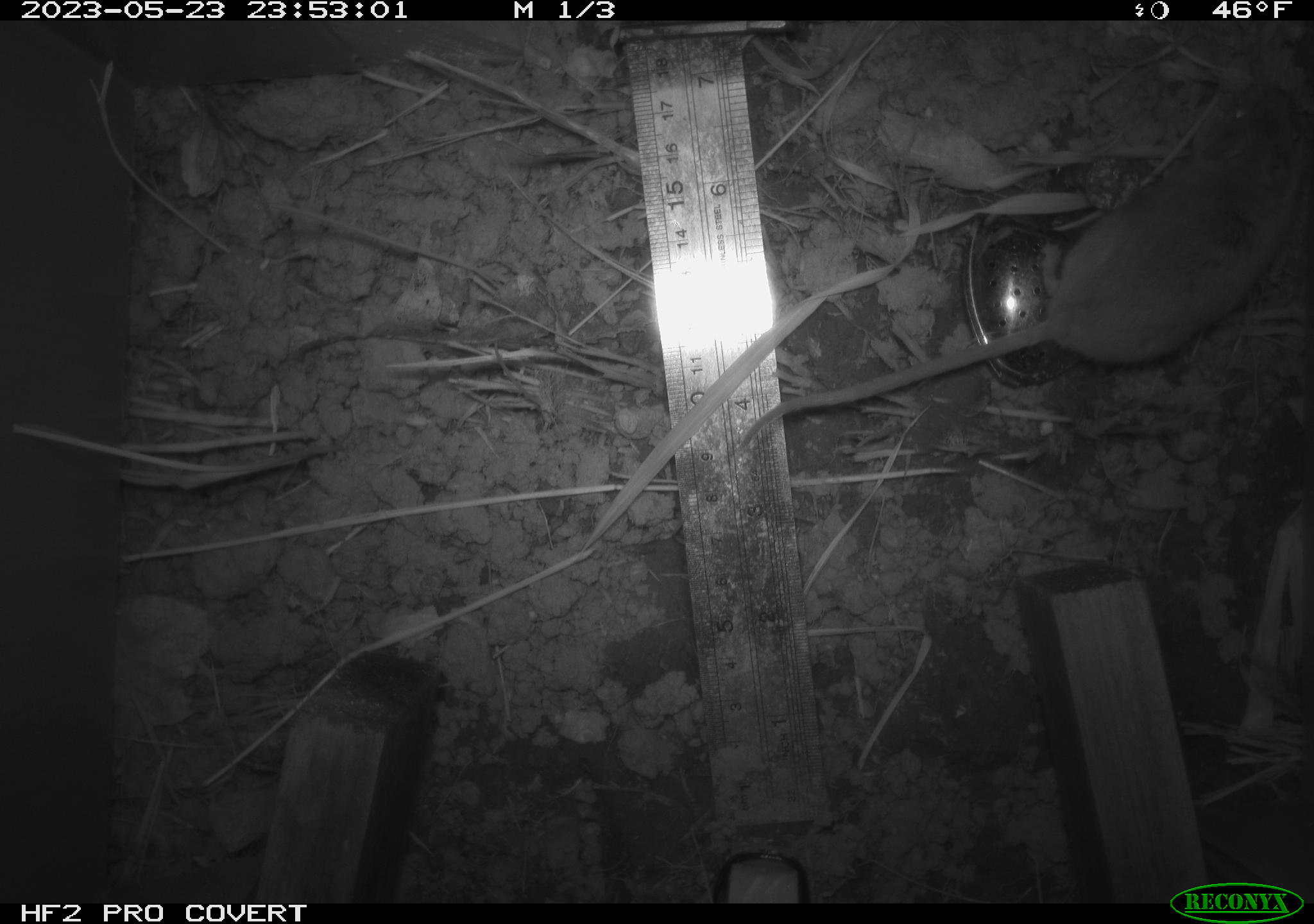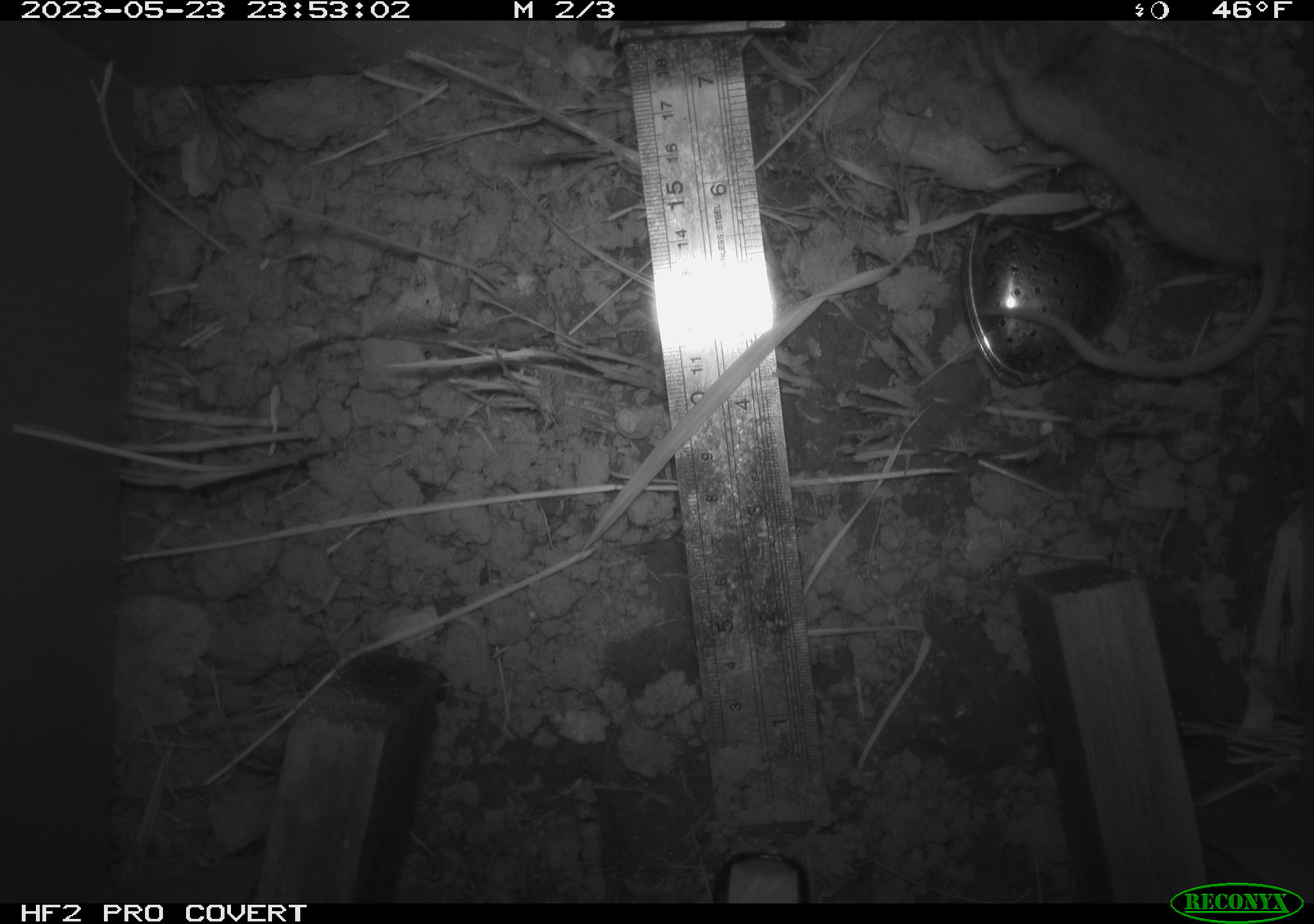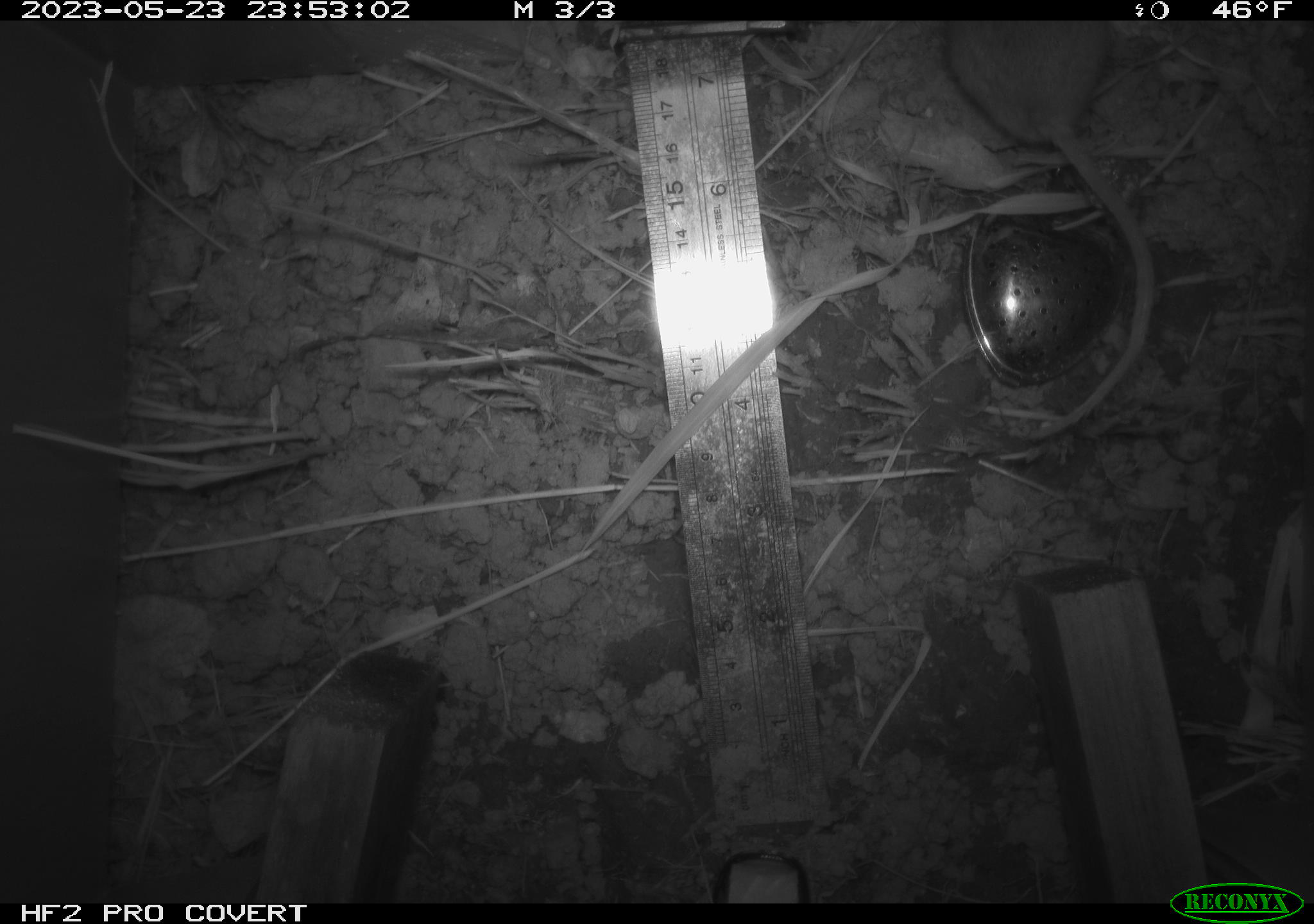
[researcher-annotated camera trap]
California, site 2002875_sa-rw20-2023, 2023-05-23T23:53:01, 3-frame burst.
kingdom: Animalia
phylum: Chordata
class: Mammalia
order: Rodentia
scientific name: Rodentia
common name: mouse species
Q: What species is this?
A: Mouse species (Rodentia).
::::
▶ _Activity_: An exact transcription of the listing is required, and it must contain no pictures.

▶ _Solution to the problem_:
[researcher-annotated camera trap]
California, site 2002875_sa-rw20-2023, 2023-05-23T23:53:01, 3-frame burst.
kingdom: Animalia
phylum: Chordata
class: Mammalia
order: Rodentia
scientific name: Rodentia
common name: mouse species
Q: What species is this?
A: Mouse species (Rodentia).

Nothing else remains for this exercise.